**SOURCE TEXT**
BEGIN

Layers: Layer-oriented API (like Keras)
- tf.layers
- An API that maps to architecture descriptions
- Compatible with Keras
Estimator
- model_fn
- API:
  - train_op: fit()
  - eval_op: evaluate()
  - predictions: predict()
  - export_savedmodel()
    - For TensorFlow Serving
Canned Estimators

Integrating Keras & TensorFlow

Keras: An API for building deep learning models
Integrating with TensorFlow means:
- New features with the Keras API:
  - Distributed learned
  - Cloud ML
  - Hyperparameter tuning
  - TF Serving
Take-aways slide:
- For TF users: an accessible high-level API with good defaults
- For Keras users: powerful TF features for your Keras models
- tf.contrib.keras by TF 1.1 (mid-March 2017)
- tf.keras by TF 1.2
- A big step in making TensorFlow and deep learning accessible to as many people as possible.

TensorFlow at DeepMind

DeepMind moved to TensorFlow
Data center cooling
AlphaGo
WaveNet
- Natural-sounding speech
- Music generation (nonvocal)
Learning to learn by gradient descent by gradient descent
- Trained a neural network to train a neural network

Skin Cancer Image Classification

Stanford
AI lab + medical school
Skin cancer
- Most common cancer in the US
- 1 in 5 Americans will develop skin cancer
- Estimate for 2017: 87k new cases of melanoma and 9.7k deaths from it.
- Survival rate for melanoma is 98% if detected early
- Estimate for 2020: 6.1 billion smartphones in circulation
“If your program can differentiate between hundreds of dog breeds, I believe it could make a great contribution to dermatology.” - Dr. Rob Novoa, Jan 27, 2015, to the Stanford AI lab
Dataset:
- 129k images, 2k diseases
- Base classes: 2k
- Superclasses: Benign, ambiguous, dangerous, deadly
Training:
- “We find that training on finer classes results in better performance.”
- If they want less-fine classification, they sum the probabilities of the constituent classes.
- Transfer learning with Inception-V3 (V3 worked better than V1)

END

**ASSIGNED TASK A**
According to the TensorFlow talk notes, what is the survival rate for melanoma if it is detected early?
**ASSIGNED TASK B**
Carry on writing the TensorFlow talk notes after their last line, keeping the same note style.

[Stored records]
BEGIN

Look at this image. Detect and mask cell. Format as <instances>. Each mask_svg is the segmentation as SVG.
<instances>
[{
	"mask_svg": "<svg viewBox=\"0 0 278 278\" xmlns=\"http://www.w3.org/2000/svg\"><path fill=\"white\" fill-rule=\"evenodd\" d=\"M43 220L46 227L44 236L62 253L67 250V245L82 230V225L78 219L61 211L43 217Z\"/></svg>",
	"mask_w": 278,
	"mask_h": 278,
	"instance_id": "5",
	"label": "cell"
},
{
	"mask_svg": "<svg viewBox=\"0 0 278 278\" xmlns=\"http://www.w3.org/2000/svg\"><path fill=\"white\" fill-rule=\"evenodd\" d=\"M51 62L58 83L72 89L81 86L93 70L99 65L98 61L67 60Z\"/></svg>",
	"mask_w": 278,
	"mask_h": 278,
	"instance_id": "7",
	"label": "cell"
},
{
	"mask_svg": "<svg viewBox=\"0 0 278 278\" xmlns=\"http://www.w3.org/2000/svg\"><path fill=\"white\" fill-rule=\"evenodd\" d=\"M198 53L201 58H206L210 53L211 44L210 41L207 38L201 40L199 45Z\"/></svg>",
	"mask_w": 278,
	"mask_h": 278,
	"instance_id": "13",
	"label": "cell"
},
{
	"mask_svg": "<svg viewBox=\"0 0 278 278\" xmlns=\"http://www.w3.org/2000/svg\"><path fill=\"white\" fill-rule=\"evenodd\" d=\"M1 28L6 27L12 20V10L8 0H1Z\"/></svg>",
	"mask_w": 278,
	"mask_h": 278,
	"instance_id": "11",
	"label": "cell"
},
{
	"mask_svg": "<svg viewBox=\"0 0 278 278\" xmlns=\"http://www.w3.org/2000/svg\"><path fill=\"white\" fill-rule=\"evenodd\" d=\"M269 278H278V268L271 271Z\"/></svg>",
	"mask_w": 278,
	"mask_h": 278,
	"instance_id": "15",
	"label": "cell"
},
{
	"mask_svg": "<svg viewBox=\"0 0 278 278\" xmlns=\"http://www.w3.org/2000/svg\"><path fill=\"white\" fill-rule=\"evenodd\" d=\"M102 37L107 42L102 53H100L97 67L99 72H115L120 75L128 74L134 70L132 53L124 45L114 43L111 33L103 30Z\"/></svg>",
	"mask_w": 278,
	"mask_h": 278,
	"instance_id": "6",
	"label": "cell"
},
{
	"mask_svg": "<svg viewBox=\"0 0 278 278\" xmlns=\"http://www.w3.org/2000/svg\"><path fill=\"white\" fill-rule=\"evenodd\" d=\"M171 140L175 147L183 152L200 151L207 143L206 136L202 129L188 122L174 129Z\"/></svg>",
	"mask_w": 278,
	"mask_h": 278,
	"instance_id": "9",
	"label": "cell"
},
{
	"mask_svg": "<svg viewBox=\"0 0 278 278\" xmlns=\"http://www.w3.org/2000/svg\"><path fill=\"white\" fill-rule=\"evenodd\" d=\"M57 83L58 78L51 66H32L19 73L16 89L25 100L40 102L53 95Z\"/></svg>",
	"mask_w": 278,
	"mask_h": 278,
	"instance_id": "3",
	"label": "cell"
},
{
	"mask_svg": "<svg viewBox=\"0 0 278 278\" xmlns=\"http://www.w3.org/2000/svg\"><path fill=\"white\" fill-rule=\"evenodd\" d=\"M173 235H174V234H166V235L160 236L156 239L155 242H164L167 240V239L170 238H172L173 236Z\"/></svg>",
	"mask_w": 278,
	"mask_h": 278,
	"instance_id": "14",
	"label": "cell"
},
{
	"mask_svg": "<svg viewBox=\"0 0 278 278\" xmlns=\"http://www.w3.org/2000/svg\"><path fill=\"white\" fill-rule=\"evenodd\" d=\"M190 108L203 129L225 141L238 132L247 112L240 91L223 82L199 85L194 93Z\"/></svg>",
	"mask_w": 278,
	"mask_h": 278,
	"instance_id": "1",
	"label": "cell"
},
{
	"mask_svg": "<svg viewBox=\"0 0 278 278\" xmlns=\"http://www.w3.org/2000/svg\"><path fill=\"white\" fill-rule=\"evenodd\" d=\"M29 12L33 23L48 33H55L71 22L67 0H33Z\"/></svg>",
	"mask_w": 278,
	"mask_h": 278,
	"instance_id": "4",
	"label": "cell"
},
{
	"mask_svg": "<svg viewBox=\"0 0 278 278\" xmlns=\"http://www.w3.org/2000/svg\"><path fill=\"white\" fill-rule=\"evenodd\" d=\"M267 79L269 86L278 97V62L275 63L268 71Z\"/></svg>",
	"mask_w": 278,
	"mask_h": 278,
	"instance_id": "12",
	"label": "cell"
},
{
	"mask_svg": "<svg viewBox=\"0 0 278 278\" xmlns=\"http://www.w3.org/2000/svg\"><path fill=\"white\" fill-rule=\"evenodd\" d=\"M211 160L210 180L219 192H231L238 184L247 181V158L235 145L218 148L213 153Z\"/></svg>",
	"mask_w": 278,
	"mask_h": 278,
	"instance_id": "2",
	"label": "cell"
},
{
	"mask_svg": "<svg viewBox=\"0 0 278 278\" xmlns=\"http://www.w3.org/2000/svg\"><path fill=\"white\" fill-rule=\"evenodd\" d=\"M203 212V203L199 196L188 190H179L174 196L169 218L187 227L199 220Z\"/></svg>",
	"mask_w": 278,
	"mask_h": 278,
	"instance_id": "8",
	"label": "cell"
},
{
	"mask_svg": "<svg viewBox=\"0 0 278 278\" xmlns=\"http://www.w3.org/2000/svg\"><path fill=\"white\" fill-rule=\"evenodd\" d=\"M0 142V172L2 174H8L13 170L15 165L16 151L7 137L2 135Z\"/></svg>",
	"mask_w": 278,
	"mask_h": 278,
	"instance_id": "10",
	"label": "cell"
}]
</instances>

END

**FINAL ANSWER A**
98%

**FINAL ANSWER B**
Evaluation:
- Sensitivity: True position / positive
- Specificity: True negative / negative
- Confusion matrices

Mobile and Embedded TensorFlow

A low-level talk
Offering unique user experiences
- Real-time translations (e.g. Word Lens)
- Predicting next words on keyboards
- Scanning old photos
- Detecting diseases real-time
Working closely with hardware builders
- ARM, CEVA, Movidius, IBM, Intel, Qualcomm
TF support for:
- Android, iOS, Raspberry Pi
Tutorials for getting started with TF + Android/iOS/RaspberryPi
TF + Android examples
- TF Classify
- TF Detect
- TF Stylize
Managing binary size

Distributed TensorFlow

Data parallelism
Model paralellism
Very large models (wide and deep)
Outrageously large models
Core concepts of distributed TF:
- Replicating your model
- Device placement for Variables
- Sessions and Servers
- Fault tolerance

TensorFlow Ecosystem: Integrating TensorFlow with Your Infrastructure

Data preparation, training, and serving.
Data prep
- Import from various sources
- Proprocess the data
- Export in a file format that TF supports (e.g. TFRecords)
Data prep tools
- Apache Spark, Hadoop MapReduce, Beam
Training
- Local vs. Distributed
Distributed training tools (cluster managers)
- Kubernetes, Apache hadoop, Mesos, Slurm
Distributed storage tools
- Hadoop HDF5, Google Cloud Storage, AWS
Container engines:
- Docker, Rkt
Distributed training concepts:
- Parameter servers
- Workers
TensorBoard is compatible with distributed training
Be careful with your choice of file formats (for data and for models)
Serving models has nuances; TF Serving handles them:
- Loading a new version of a model
- Batching inputs efficiently
- Isolation between multiple models (by default they contend for hardware resources)
When to use in-process TF over TF Serving?:
- Mobile
- Batch inference
- Very strict latency requirements (TF Serving involves round-trip RPCs)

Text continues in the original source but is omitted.